Con i barlumi di logica che ancora restavano loro, gli uomini cercavano di capire la ragione di quel caos, ma siccome non riuscivano a comunicare tra loro, diventavano sospettosi, immaginavano cose assurde, e infine si diedero la colpa vicendevolmente. Poi pensarono che fosse meglio che ognuno vivesse per conto proprio. Così, una muffa prese piede nel mondo, rigogliosissima e una nuova categoria di fili invisibili, quelli dell'antipatia e dell'odio, si irrobustirono in fretta approfittando del fatto che tutti gli altri erano in sciopero. Tentarono di invadere il mondo, mettendosi sullo stesso piano delle ragnatele, che cominciarono a tessere all'impazzata e produssero fili su fili, lunghissimi. Anche questi fecero sciopero, ma alla rovescia, legandosi cioé perfettamente tra loro. Finirono per formare un'immensa coltre grigia che si stese sul mondo e in tre giorni lo coprì tutto.

 

«Urrah! Ce l'abbiamo fatta!» non poterono trattenersi dal gridare, soddisfattissimi, i rappresentanti dei fili ritornati nel luogo di convegno di tre giorni prima.

I risultati ottenuti li avevano resi fieri e sicuri di sé e si misero a raccontare compiaciuti il marasma nel quale avevano gettato il mondo e al quale avevano assistito.

Si formarono gruppetti di fili disparati che non avevano niente in comune tra loro, ma erano però animati dagli stessi entusiasmi.

Tutti si misero a filosofeggiare.

«Gli uomini non possono veramente fare a meno di noi» fu la conclusione unanime dei fili.

«E voi potete fare a meno degli uomini?» insinuò subito qualcuno.

Questo qualcuno naturalmente era il solito filo di voce che non si vedeva e che si prese immediatamente del reazionario e del guastafeste. I fili lo avrebbero scacciato volentieri dal gruppo, ma non potevano farlo perché non riuscivano a vederlo e non sapevano dove fosse nascosto.

«Io vorrei saper una cosa» strillò a un certo momento, con una vocetta acuta il filo della matassina da ricamo rosa. «Adesso che lo sciopero è finito, ditemi quali vantaggi ne abbiamo tratto noi fili».

Poco mancò che qualcuno non lo incenerisse. Alcuni fili gli ordinarono di uscire. Altri lo guardarono con compatimento. Molti fili però pensarono che quella domanda fosse giusta e si vergognarono di non essersela posta prima. Cercarono una risposta che non riuscirono a trovare né subito né dopo. Così nell'ambiente si propagò un disagio sempre più grande e i fili finirono per tacere. Il brusio calò così come calano le luci in teatro prima che si alzi il sipario. Il silenzio si propagò e durò tutta la notte. Soltanto all'alba un filo di luce si fece largo, chiarì le idee e portò sollievo.
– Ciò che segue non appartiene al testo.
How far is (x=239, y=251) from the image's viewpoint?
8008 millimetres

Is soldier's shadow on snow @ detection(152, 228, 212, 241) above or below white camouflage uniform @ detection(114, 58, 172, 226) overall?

Poi una voce ruppe il silenzio che era diventato insopportabile e i fili pendettero tutti da quella voce.

«I fili servono a unire» dichiarò la voce in tono grave. Fece una pausa. «Voi fili avete fatto sciopero e avete fatto capire questo agli uomini. Adesso tutti sanno che siete importanti. Questo è ciò che avete ottenuto».

La voce tacque e non si fece più sentire. I fili non osarono ribattere perché erano intimiditi. Vollero però capire di chi fosse la voce, perché non si trattava evidentemente della voce del solito guastafeste. Cercarono il filo di quella voce dappertutto, in mezzo a loro prima, poi nell'universo. Non lo trovarono.

Stavano per arrendersi quando balenò loro l'idea che ci aveva parlato poteva essere il filo della speranza. Capirono che era dentro ognuno di loro.